Three days and 3 cities to go. After a 3-hour bus ride, we arrived in Suzhou. Our first stop was to Tiger Hill – home of the Leaning Pagoda (kind of like the Leaning Tower of Pisa). The pagoda leans about 3 degrees off-center, because half of the foundation was built on rock and half was built on soil causing 2 support pillars to crack. There are no internal staircases in this pagoda, but no one is allowed to go up in it anyway. The gardens in this area are very lush as you would expect with so much rainfall and humidity.


Dr Tai’s brother met us at lunch (he lives an hour away, but drove in). He brought us several boxes of fruit, including lychees and peaches. Lychees are about the size and shape of strawberries, but have a hard skin that needs to be peeled like a kiwi.


The next stop was the Number 1 Silk Factory. I liked watching the women spin silk thread from the cocoons, but I didn’t like looking at the actual silkworms eating the mulberry leaves. They had a huge display area full of silk products like clothes, bedding, table linens, and purses. We got to see a Chinese fashion show – not quite like New York City runway models, but interesting.


Next we took a boat ride on the Grand Canal. This reminded me a lot of the canals in Venice with the houses right up against the water. The locals aren’t supposed to do their laundry in the canal, but we saw several elderly women doing it anyway. It’s terrible for the water, but it saves them money.

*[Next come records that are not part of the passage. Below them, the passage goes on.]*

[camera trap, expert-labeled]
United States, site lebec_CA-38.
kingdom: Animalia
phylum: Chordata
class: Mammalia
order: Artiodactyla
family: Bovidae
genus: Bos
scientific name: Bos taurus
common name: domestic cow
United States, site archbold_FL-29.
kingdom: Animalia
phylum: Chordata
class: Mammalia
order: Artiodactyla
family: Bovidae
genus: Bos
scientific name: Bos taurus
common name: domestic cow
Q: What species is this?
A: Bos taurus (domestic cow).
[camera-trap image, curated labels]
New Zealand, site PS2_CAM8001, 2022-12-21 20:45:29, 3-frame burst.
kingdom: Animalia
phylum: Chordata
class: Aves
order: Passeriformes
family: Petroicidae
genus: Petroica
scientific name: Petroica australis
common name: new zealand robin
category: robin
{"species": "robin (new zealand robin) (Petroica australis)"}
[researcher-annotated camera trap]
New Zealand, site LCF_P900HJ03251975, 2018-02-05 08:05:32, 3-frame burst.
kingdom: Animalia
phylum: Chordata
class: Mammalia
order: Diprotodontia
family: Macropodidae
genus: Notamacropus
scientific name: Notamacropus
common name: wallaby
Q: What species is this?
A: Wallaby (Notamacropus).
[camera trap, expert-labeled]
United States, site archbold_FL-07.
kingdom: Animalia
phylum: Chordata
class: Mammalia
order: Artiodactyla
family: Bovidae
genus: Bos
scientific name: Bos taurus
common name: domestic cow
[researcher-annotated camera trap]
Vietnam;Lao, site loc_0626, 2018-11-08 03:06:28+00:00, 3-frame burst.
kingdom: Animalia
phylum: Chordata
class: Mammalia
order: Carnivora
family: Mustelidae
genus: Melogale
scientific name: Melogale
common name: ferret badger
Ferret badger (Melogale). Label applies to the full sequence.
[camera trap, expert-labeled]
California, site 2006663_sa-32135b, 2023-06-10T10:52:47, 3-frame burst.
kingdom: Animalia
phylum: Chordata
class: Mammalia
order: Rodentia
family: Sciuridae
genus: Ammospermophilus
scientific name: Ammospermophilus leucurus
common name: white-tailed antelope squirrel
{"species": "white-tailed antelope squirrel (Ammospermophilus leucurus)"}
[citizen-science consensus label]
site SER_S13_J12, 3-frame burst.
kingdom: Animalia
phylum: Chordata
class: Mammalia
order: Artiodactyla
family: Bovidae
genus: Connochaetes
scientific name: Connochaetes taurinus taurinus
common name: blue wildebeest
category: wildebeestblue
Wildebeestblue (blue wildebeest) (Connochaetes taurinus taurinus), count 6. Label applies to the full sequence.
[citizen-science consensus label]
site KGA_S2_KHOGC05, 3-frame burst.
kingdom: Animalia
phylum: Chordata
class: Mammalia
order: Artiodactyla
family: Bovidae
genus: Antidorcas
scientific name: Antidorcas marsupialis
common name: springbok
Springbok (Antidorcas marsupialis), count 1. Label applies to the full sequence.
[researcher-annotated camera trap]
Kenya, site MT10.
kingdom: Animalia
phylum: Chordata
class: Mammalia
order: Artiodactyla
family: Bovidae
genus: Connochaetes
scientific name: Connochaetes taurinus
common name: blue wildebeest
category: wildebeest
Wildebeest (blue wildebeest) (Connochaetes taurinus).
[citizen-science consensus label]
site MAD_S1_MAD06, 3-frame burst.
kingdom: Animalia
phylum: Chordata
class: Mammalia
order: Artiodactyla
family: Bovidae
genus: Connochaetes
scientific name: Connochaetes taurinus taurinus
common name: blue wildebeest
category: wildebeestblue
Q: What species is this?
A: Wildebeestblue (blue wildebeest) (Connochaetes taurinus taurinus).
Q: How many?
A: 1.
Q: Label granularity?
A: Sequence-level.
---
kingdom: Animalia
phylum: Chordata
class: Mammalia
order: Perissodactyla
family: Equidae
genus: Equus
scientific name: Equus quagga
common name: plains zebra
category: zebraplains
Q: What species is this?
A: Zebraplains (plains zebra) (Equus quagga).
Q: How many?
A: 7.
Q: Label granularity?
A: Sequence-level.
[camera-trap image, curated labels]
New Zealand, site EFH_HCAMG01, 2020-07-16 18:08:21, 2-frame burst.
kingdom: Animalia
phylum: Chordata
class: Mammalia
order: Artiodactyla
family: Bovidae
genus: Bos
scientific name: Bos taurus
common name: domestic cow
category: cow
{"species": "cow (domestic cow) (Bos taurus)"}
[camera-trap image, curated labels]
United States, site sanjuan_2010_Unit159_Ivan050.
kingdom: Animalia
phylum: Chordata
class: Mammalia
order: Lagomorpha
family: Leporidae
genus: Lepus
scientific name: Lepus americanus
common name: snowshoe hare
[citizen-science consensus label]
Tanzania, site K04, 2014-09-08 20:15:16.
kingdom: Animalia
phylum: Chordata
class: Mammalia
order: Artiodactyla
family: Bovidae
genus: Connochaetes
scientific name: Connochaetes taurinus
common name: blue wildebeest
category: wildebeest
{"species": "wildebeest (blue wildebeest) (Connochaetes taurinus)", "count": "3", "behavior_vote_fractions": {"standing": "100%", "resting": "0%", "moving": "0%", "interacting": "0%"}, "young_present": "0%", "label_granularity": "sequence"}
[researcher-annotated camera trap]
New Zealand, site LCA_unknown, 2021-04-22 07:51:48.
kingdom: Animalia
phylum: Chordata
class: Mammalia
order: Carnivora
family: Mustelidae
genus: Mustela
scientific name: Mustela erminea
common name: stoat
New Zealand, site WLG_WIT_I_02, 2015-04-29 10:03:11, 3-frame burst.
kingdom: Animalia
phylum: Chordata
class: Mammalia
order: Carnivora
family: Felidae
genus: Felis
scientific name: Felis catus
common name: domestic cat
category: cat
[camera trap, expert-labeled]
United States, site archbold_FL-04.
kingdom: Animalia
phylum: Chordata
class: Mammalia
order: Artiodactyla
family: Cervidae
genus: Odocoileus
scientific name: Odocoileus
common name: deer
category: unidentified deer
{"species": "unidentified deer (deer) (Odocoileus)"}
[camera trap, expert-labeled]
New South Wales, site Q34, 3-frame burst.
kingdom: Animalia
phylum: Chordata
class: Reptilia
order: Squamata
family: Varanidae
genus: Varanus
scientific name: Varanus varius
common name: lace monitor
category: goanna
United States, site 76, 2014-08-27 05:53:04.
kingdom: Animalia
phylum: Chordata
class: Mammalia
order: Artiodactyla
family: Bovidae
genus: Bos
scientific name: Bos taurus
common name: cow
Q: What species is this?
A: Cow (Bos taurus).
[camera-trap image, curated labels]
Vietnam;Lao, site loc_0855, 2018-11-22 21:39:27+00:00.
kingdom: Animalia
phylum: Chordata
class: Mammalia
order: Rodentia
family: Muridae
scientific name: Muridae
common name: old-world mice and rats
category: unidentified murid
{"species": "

Our last stop was the Lion Forest Garden. The famous architect, I.M. Pei (designer of the John F Kennedy Library in Massachusetts and the Louvre in Paris), was supposedly inspired by these gardens. There was a very intricate and twisting maze in the middle of the garden that most of us got lost in. The maze is built out of taihu rocks, which the Chinese think look like lions; I thought they looked like lava rock or gray coral.